MATERIAL FOR THE TASK Start Marker

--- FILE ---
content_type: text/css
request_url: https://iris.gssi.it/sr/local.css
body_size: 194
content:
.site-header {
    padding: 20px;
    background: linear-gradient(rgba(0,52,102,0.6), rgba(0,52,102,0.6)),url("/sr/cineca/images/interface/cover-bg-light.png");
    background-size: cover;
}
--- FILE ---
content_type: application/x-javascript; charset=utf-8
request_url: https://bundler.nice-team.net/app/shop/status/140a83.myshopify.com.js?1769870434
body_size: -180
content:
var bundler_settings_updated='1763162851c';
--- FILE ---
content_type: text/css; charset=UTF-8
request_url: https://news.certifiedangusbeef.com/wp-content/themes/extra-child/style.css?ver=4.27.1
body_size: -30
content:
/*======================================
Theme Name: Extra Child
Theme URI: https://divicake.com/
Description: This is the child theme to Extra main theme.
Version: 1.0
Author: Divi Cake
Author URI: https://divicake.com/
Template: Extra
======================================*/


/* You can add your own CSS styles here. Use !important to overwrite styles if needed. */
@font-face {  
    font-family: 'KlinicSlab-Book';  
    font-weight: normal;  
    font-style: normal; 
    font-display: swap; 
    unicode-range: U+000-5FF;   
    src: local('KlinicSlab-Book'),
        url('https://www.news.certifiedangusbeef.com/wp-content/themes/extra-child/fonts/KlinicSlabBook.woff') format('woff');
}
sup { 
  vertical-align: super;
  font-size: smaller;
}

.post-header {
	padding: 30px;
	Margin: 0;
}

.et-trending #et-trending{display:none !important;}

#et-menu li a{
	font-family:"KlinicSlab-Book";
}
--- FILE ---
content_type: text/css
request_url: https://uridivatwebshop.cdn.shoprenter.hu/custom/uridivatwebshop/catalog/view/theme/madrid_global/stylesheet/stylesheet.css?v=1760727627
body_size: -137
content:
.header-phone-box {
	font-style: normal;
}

MATERIAL FOR THE TASK End Marker

Scan the records above for the word "news". Show each line in which it appears.

RESULT FOR THIS TASK:
request_url: https://news.certifiedangusbeef.com/wp-content/themes/extra-child/style.css?ver=4.27.1
        url('https://www.news.certifiedangusbeef.com/wp-content/themes/extra-child/fonts/KlinicSlabBook.woff') format('woff');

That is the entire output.